Can you put every line of the entries below into a numbered list, skipping any blank lines?

BEGIN Source records

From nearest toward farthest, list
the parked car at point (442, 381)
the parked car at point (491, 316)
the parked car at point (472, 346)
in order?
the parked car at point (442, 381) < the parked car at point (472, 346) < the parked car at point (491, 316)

END Source records

> _Solved problem_:
1. From nearest toward farthest, list
2. the parked car at point (442, 381)
3. the parked car at point (491, 316)
4. the parked car at point (472, 346)
5. in order?
6. the parked car at point (442, 381) < the parked car at point (472, 346) < the parked car at point (491, 316)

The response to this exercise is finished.